Fine-grained recognition: Accounting for subtle differences between similar classes

Guolei Sun, ETH Zürich
Hisham Cholakkal, Inception Institute of Artificial Intelligence
Salman Khan, Inception Institute of Artificial Intelligence
Fahad Shahbaz Khan, Inception Institute of Artificial Intelligence
Ling Shao, Inception Institute of Artificial Intelligence

Abstract

The main requisite for fine-grained recognition task is to focus on subtle discriminative details that make the subordinate classes different from each other. We note that existing methods implicitly address this requirement and leave it to a datadriven pipeline to figure out what makes a subordinate class different from the others.
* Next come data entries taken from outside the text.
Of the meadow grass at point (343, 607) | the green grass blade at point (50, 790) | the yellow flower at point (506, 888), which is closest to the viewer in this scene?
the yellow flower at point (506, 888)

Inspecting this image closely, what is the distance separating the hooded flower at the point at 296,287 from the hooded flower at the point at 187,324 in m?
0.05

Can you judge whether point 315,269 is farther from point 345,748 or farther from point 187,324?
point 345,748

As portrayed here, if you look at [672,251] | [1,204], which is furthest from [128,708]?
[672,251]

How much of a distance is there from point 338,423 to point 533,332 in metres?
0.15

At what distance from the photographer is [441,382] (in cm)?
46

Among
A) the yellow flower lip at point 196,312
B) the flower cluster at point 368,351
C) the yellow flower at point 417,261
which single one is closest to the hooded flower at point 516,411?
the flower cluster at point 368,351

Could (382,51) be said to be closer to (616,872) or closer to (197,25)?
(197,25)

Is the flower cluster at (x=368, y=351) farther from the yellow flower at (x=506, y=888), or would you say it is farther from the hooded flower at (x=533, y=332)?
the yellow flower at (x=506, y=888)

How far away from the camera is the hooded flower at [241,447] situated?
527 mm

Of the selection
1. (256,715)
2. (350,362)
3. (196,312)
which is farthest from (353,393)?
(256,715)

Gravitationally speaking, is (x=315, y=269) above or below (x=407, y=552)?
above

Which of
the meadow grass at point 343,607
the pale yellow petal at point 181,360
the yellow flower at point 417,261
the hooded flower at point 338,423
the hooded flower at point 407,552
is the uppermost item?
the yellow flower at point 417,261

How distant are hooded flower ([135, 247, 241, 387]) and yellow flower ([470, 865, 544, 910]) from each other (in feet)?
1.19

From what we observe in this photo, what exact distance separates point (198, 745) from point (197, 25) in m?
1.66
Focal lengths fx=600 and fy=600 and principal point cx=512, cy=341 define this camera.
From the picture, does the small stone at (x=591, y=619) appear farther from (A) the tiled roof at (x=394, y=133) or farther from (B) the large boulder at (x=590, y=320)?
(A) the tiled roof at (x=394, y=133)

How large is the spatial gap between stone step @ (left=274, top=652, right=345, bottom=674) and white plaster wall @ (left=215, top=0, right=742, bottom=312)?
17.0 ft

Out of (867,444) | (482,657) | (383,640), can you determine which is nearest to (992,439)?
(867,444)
This results in two major limitations: First, the network focuses on the most obvious distinctions between classes and overlooks more subtle inter-class variations. Second, the chance of misclassifying a given sample in any of the negative classes is considered equal, while in fact, confusions generally occur among only the most similar classes. Here, we propose to explicitly force the network to find the subtle differences among closely related classes. In this pursuit, we introduce two key novelties that can be easily plugged into existing end-to-end deep learning pipelines. On one hand, we introduce "diversification block"which masks the most salient features for an input to force the network to use more subtle cues for its correct classification. Concurrently, we introduce a "gradient-boosting"loss function that focuses only on the confusing classes for each sample and therefore moves swiftly along the direction on the loss surface that seeks to resolve these ambiguities. The synergy between these two blocks helps the network to learn more effective feature representations. Comprehensive experiments are performed on five challenging datasets. Our approach outperforms existing methods using similar experimental setting on all five datasets.